Jersey cuts: politics for the struggle

Submitted by Matthew on 29 April, 2010 - 11:13 Author: Bea Mills

The enthusiastic demonstration and rally in defence of public services on 24 April was Jersey’s first since the 1920s. But critical questions face the movement behind the protest.

The march, called by the teaching union NASUWT, was against £50 million in cuts on the island. It came at a time when teachers, nurses and uniformed services are all at various stages of organising industrial action over an imposed pay freeze.

Unite announced in the rally that it will now seek to become more political and will back candidates for election to the island’s Senate. But what form will this take? Funding for an existing politician or favoured aspiring candidate would seem likely. This is a threat to the independence of the newly formed council of unions, and its need to grow to become a political force as well as an industrial force.

At present the union council is made up public sector union representatives heavily dominated by Unite and its affiliate Jersey associations. There is pressure to subsume the new council into the moribund Trades Council rather than let the new council continue to grow in the form it has, based upon solidarity in struggle and a focus on fighting the island’s government.

The council needs to retain its independence and to bring in more union activists. It needs to link up with all those who campaign for democratic reform on this island, which has feudalistic political structures intertwined with its capitalist system.

It should stand its own working-clas candidates for elections who can work for democratic demands, using the impetus of the industrial struggles.

Jersey actually has a rich past history of working0-class struggle that is surprising for such a small island. But its labour movement has never yet realised the importance of fusing the industrial and political. In the past the working class has always concentrated on one or the other front and has never pushed and won even parliamentary democracy.

It’s time for the cycle to be broken. The weeks ahead are critical. Union activists from the private sector are becoming attracted to the union council and its aims; those aims need to remain independent and the council should not become dominated by one union alone.

Workers' Liberty in Jersey

Around a dozen Jersey trade unionists, students and leftists attended a meeting organised by Workers’ Liberty on Sunday 25 April, on the subject of “socialism and democracy”. Many had come along after meeting us on the demonstration.

It was probably the first meeting organised by a Marxist group on Jersey for decades, and there was a lot of curiosity about our ideas. But this was more than idle curiosity — the trade unionists and island campaigners who attended were clearly anxious to get a grip on socialist ideas in order to use them as a practical guide for how to structure their campaigns.

With the unions on the offensive over public sector cuts and the development of a workers’ committee, Jersey democracy campaigners have started looking to the labour movement as an ally. Workers’ Liberty will be working to strengthen this alliance, and to keep up regular socialist educational meetings on Jersey.

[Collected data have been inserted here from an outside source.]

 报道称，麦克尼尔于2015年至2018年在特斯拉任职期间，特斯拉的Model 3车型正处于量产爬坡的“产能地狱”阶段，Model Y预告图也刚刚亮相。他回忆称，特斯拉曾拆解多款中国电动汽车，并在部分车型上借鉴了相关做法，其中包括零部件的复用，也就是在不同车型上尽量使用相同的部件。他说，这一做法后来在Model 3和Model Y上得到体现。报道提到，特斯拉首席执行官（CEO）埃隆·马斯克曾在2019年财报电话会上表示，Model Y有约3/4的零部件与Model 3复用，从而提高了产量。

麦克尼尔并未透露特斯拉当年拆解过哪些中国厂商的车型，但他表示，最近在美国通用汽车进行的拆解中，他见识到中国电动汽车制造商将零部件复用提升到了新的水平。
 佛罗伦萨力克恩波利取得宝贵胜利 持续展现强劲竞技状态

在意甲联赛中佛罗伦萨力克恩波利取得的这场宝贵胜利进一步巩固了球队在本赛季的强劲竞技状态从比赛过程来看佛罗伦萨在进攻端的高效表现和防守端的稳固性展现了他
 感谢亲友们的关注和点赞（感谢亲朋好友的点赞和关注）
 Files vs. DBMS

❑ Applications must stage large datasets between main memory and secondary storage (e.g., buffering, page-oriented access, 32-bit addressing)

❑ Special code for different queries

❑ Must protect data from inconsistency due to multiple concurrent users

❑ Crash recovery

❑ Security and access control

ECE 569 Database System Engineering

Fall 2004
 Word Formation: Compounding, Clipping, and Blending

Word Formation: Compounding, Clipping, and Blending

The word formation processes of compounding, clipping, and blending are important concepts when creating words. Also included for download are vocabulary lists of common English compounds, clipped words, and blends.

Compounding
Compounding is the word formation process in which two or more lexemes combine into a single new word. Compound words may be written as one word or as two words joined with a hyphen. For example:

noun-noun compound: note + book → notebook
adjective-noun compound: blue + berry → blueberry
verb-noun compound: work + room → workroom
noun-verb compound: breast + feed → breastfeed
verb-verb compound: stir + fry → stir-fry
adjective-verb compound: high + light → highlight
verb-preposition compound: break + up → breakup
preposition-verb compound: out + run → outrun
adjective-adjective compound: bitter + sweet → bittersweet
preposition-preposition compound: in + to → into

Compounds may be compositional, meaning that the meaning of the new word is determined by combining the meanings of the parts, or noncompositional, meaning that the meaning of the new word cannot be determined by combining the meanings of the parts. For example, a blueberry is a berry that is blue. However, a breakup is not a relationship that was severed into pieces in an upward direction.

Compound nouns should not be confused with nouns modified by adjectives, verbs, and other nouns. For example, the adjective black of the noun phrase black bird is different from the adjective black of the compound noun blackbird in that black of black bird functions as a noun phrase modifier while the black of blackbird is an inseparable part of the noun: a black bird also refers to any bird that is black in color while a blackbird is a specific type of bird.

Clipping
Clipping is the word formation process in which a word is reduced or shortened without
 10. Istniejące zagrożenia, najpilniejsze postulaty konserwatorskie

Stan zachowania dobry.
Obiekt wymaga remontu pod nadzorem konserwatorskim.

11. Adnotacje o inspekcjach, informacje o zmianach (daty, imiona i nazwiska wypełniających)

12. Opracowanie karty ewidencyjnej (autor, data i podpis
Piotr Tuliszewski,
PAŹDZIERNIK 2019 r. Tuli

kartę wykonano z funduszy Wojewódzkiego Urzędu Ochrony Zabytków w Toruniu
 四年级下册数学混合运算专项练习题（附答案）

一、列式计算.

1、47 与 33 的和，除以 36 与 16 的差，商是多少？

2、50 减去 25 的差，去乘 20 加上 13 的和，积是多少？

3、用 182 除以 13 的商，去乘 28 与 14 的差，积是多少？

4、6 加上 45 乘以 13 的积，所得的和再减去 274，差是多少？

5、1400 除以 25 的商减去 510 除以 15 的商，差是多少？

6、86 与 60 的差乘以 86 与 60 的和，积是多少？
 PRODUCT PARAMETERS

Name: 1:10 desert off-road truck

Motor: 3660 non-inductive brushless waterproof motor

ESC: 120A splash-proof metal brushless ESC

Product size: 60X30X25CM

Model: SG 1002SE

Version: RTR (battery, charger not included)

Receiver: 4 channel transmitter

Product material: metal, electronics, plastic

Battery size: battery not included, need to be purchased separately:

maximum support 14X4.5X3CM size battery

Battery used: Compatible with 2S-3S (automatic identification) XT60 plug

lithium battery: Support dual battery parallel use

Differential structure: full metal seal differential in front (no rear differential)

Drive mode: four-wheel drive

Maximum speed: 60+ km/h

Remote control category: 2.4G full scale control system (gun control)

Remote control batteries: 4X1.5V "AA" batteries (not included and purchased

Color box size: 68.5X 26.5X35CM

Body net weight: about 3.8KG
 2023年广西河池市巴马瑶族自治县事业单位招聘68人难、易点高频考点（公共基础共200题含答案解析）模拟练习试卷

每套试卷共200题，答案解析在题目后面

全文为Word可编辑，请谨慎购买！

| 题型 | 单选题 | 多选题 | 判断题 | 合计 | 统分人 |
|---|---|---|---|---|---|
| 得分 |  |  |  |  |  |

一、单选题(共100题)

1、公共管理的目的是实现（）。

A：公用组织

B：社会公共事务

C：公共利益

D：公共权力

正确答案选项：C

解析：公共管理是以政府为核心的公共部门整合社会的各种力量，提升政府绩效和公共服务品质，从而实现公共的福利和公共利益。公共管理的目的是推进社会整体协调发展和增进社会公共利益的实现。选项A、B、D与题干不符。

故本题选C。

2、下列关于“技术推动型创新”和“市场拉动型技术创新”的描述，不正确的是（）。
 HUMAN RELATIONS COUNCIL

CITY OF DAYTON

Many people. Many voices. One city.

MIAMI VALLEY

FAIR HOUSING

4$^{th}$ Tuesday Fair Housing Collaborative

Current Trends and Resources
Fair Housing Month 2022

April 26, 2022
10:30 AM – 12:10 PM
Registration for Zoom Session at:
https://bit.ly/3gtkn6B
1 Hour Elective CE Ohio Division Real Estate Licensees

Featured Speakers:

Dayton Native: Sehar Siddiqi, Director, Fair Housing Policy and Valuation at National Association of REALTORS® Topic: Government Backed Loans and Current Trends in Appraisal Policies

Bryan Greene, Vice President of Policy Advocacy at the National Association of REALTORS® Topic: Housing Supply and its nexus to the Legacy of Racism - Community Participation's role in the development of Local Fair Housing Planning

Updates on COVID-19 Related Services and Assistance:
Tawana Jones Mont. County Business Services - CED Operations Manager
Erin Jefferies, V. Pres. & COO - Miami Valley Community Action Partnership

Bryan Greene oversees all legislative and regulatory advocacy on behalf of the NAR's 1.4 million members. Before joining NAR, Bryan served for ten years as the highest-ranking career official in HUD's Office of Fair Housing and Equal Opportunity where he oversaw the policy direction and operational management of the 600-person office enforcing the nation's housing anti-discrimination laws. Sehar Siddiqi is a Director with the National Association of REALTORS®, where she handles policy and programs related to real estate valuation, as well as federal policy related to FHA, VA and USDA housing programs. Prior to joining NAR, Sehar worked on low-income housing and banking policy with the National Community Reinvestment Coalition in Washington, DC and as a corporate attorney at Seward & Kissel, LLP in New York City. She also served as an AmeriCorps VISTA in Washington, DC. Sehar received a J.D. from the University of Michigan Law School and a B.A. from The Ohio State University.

A left-wing deputy in the Jersey states (senate) told us about the informal, corrupt system of patronage by and for the rich which defines Jersey politics:

“We are fighting against the unfair tax regime; we haven’t got a history of progressive taxation. Now that money from finance is drying up, the rich aren’t pulling their weight and ordinary people on Jersey are being made to pay.

“People need to know that the candidates are going to do what they say and know what the candidates stand for, because at the moment it is too easy for an individual to come in and have no accountability to either the electorate or their colleagues in the chamber.”